“had a dad big and strong turned around found my daddy gone he was the one made me what I am today its up to me now my daddy has gone away…” -Jane’s Addiction - “Had A Dad” It has been a rough week around the ranch this week. I realized that my Thanksgiving turkey was undercooked after I started carving (damn cheap meat thermometer) and required some emergency procedures. Lest you worry that a dinner invitation from me is a poison pen, this is a first in nearly a decade of turkeys and all of my guests are still alive and well. The dog, presumably in protest of his demotion of status in the pack, has reverted to his fence jumping behavior that anyone who came to one of our parties in Columbia will be familiar with. I have been struggling at work, both with motivation and getting any kind of experimental results. And I’m pretty sure that I’m going to fail my driving test again tomorrow (that is a post in itself)*. But the biggest source of stress this week has been the boy. I am really struggling with him this week. Seems that he doesn’t really like the way I do things. I can’t soothe him and can’t get him to sleep. Fortunately, his Mum can. A bigger issue is that, in a move of defiance, he will no longer take the bottle from either of us. This means that I can no longer give Dr. O’C relief with a late night feed or a night out. In an already rough week the pessimist in me comes raging out and I start to worry that I’m a rubbish father. I was talking with a friend today and he was saying that he wanted to make some time to get back into voluntary work, to help make society better. I agreed with him and bemoaned the fact that I just don’t have time to do much with Baby Z in our lives. He responded: “Chris, you being there and raising your son is doing something good for society.”

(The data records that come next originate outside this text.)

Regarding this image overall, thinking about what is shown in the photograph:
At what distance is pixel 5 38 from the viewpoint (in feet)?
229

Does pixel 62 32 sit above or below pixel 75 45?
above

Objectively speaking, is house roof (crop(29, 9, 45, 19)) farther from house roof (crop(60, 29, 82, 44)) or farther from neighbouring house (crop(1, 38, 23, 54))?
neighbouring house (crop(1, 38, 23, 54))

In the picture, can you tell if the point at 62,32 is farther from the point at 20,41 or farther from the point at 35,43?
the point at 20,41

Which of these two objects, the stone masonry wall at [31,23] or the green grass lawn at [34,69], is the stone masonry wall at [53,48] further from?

And that’s when it made sense and I stopped feeling like a failure. Just by making the effort - unsuccessful as it may be right now - I am doing my bit to be a good father. Because increasingly fathers just aren’t there. There has been a recent debate in Britain about the reasons for the surge in violent crime involving young men and boys. One of the reasons that’s put forward is the number of these boys that are being raised in a single parent household. Two-thirds of African-American children are being raised by single mothers or grandparents. In Britain, close to 25% of children are being raised in single parent household and in some inner city communities, that figure exceeds 50%. Inner city youth groups cite this lack of a positive male role model as the biggest reason for the increase in gang violence in Britain. It is not a popular position among certain liberal policy makers, but statistically children with two parents are better off than those from single parent households. A survey by the Georgia Department of Corrections found that 80% of youth offenders in detention were from single parent households as were over 70% of high school dropouts according to an American school principals organization. In a study by researchers at the University of Maryland children who identified a father or father figure scored higher on basic learning skill tests, had a stronger sense of competence and social acceptance and were less likely to be depressed compared to children without fathers. I’m not actually sure that it’s “fathers” per se or just two parents that kids need. Recently, in Britain there has been a hubbub because some archbishop or another said that lesbian couple were not as competent to raise a child as a heterosexual couple. I am not jumping on that bandwagon - I believe, and some studies support, that any manifestation that means a child has two parents is better for the child than a single parent family. I reckon that their are gay couples that are better parents than straight couples and some are probably worse and most are probably the same.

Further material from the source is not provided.